- **Activity**
Output the full listing that appears below, exactly as it is presented.

Provided material below:

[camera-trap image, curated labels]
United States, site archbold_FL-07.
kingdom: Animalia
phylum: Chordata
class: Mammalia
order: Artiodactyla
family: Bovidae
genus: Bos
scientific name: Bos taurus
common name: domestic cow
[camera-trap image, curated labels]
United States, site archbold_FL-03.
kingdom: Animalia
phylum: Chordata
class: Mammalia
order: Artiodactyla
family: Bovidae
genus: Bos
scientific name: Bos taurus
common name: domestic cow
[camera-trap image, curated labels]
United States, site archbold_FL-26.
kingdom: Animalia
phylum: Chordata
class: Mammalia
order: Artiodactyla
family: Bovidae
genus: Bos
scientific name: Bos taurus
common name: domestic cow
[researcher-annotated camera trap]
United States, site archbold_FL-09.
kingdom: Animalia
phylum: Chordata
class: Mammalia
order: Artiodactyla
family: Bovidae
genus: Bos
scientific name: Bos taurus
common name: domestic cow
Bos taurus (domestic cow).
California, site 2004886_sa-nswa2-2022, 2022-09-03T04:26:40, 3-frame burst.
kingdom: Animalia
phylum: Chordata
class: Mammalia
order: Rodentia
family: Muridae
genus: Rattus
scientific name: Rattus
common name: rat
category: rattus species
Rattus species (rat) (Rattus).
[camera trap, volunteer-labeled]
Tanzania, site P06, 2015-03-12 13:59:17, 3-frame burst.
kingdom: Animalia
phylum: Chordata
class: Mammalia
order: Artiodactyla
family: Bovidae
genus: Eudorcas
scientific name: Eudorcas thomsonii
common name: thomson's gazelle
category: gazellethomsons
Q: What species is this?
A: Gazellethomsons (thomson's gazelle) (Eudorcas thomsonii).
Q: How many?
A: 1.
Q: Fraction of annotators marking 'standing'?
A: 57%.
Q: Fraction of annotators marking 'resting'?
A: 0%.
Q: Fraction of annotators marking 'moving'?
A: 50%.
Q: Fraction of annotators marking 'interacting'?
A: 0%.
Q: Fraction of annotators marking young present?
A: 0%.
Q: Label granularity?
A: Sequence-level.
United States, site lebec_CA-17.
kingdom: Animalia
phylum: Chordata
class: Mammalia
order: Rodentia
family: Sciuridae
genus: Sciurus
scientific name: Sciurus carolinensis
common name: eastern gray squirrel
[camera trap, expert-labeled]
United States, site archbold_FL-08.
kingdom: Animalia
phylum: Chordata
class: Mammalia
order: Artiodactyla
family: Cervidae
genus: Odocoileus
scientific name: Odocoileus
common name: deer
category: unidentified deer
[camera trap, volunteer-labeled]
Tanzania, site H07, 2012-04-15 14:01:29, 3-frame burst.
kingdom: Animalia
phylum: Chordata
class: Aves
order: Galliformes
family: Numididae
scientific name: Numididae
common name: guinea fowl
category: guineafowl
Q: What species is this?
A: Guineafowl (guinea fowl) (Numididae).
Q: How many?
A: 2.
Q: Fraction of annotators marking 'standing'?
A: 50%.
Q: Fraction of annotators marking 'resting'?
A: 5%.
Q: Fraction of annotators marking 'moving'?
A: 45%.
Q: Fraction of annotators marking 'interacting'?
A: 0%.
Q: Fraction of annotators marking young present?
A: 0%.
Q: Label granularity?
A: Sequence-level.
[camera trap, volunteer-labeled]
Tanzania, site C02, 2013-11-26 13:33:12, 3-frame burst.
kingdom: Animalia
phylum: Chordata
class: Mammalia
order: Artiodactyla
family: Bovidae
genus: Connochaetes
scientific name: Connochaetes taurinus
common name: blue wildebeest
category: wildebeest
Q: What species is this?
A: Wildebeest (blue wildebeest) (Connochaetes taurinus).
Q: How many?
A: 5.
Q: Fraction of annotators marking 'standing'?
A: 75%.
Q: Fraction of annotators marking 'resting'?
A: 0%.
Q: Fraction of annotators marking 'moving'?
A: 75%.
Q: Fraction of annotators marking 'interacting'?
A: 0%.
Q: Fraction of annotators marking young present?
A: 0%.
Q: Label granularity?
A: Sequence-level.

End of Provided material.

- **Solution to this problem**
[camera-trap image, curated labels]
United States, site archbold_FL-07.
kingdom: Animalia
phylum: Chordata
class: Mammalia
order: Artiodactyla
family: Bovidae
genus: Bos
scientific name: Bos taurus
common name: domestic cow
[camera-trap image, curated labels]
United States, site archbold_FL-03.
kingdom: Animalia
phylum: Chordata
class: Mammalia
order: Artiodactyla
family: Bovidae
genus: Bos
scientific name: Bos taurus
common name: domestic cow
[camera-trap image, curated labels]
United States, site archbold_FL-26.
kingdom: Animalia
phylum: Chordata
class: Mammalia
order: Artiodactyla
family: Bovidae
genus: Bos
scientific name: Bos taurus
common name: domestic cow
[researcher-annotated camera trap]
United States, site archbold_FL-09.
kingdom: Animalia
phylum: Chordata
class: Mammalia
order: Artiodactyla
family: Bovidae
genus: Bos
scientific name: Bos taurus
common name: domestic cow
Bos taurus (domestic cow).
California, site 2004886_sa-nswa2-2022, 2022-09-03T04:26:40, 3-frame burst.
kingdom: Animalia
phylum: Chordata
class: Mammalia
order: Rodentia
family: Muridae
genus: Rattus
scientific name: Rattus
common name: rat
category: rattus species
Rattus species (rat) (Rattus).
[camera trap, volunteer-labeled]
Tanzania, site P06, 2015-03-12 13:59:17, 3-frame burst.
kingdom: Animalia
phylum: Chordata
class: Mammalia
order: Artiodactyla
family: Bovidae
genus: Eudorcas
scientific name: Eudorcas thomsonii
common name: thomson's gazelle
category: gazellethomsons
Q: What species is this?
A: Gazellethomsons (thomson's gazelle) (Eudorcas thomsonii).
Q: How many?
A: 1.
Q: Fraction of annotators marking 'standing'?
A: 57%.
Q: Fraction of annotators marking 'resting'?
A: 0%.
Q: Fraction of annotators marking 'moving'?
A: 50%.
Q: Fraction of annotators marking 'interacting'?
A: 0%.
Q: Fraction of annotators marking young present?
A: 0%.
Q: Label granularity?
A: Sequence-level.
United States, site lebec_CA-17.
kingdom: Animalia
phylum: Chordata
class: Mammalia
order: Rodentia
family: Sciuridae
genus: Sciurus
scientific name: Sciurus carolinensis
common name: eastern gray squirrel
[camera trap, expert-labeled]
United States, site archbold_FL-08.
kingdom: Animalia
phylum: Chordata
class: Mammalia
order: Artiodactyla
family: Cervidae
genus: Odocoileus
scientific name: Odocoileus
common name: deer
category: unidentified deer
[camera trap, volunteer-labeled]
Tanzania, site H07, 2012-04-15 14:01:29, 3-frame burst.
kingdom: Animalia
phylum: Chordata
class: Aves
order: Galliformes
family: Numididae
scientific name: Numididae
common name: guinea fowl
category: guineafowl
Q: What species is this?
A: Guineafowl (guinea fowl) (Numididae).
Q: How many?
A: 2.
Q: Fraction of annotators marking 'standing'?
A: 50%.
Q: Fraction of annotators marking 'resting'?
A: 5%.
Q: Fraction of annotators marking 'moving'?
A: 45%.
Q: Fraction of annotators marking 'interacting'?
A: 0%.
Q: Fraction of annotators marking young present?
A: 0%.
Q: Label granularity?
A: Sequence-level.
[camera trap, volunteer-labeled]
Tanzania, site C02, 2013-11-26 13:33:12, 3-frame burst.
kingdom: Animalia
phylum: Chordata
class: Mammalia
order: Artiodactyla
family: Bovidae
genus: Connochaetes
scientific name: Connochaetes taurinus
common name: blue wildebeest
category: wildebeest
Q: What species is this?
A: Wildebeest (blue wildebeest) (Connochaetes taurinus).
Q: How many?
A: 5.
Q: Fraction of annotators marking 'standing'?
A: 75%.
Q: Fraction of annotators marking 'resting'?
A: 0%.
Q: Fraction of annotators marking 'moving'?
A: 75%.
Q: Fraction of annotators marking 'interacting'?
A: 0%.
Q: Fraction of annotators marking young present?
A: 0%.
Q: Label granularity?
A: Sequence-level.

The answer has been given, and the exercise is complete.